On Enhancing Structural Resilience of Multirobot Coverage Control with Bearing Rigidity
Kartik A. Pant, Vishnu Vijay, Minhyun Cho, Inseok Hwang
TL;DR
This work addresses resilient multi-robot coverage in the presence of faults or losses by integrating centralized Voronoi-based partitioning with decentralized nonlinear tracking MPC augmented by a bearing-maintenance term. By enforcing bearing rigidity, the network preserves a minimally rigid structure that enables rapid reconfiguration via rigidity recovery when robots depart or fail, maintaining coverage performance. The authors establish recursive feasibility and convergence to centroidal Voronoi configurations, and provide a terminal-ingredients design via LQR for stability.
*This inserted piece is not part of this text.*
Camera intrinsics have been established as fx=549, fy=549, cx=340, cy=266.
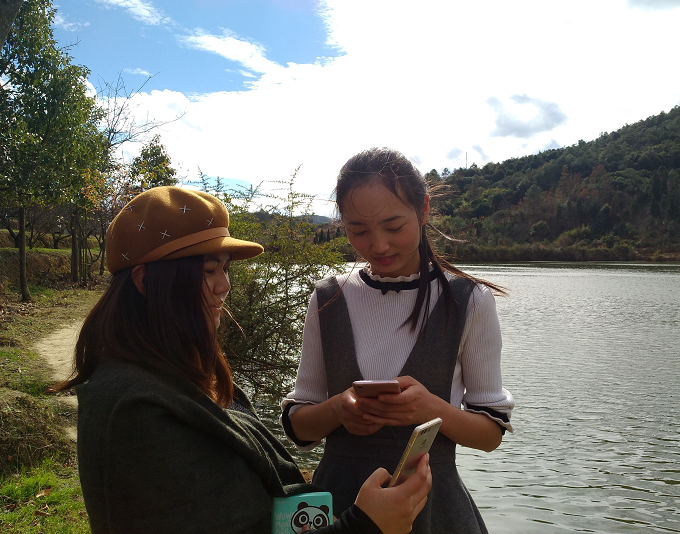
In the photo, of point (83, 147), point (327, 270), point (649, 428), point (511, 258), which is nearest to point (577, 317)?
point (649, 428)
Numerical simulations illustrate convergence to desired coverage patterns and demonstrate proactive rigidity recovery under agent loss, highlighting practical self-healing capabilities for MRS deployments.
Abstract
The problem of multi-robot coverage control has been widely studied to efficiently coordinate a team of robots to cover a desired area of interest. However, this problem faces significant challenges when some robots are lost or deviate from their desired formation during the mission due to faults or cyberattacks. Since a majority of multi-robot systems (MRSs) rely on communication and relative sensing for their efficient operation, a failure in one robot could result in a cascade of failures in the entire system. In this work, we propose a hierarchical framework for area coverage, combining centralized coordination by leveraging Voronoi partitioning with decentralized reference tracking model predictive control (MPC) for control design. In addition to reference tracking, the decentralized MPC also performs bearing maintenance to enforce a rigid MRS network, thereby enhancing the structural resilience, i.e., the ability to detect and mitigate the effects of localization errors and robot loss during the mission. Furthermore, we show that the resulting control architecture guarantees the recovery of the MRS network in the event of robot loss while maintaining a minimally rigid structure. The effectiveness of the proposed algorithm is validated through numerical simulations.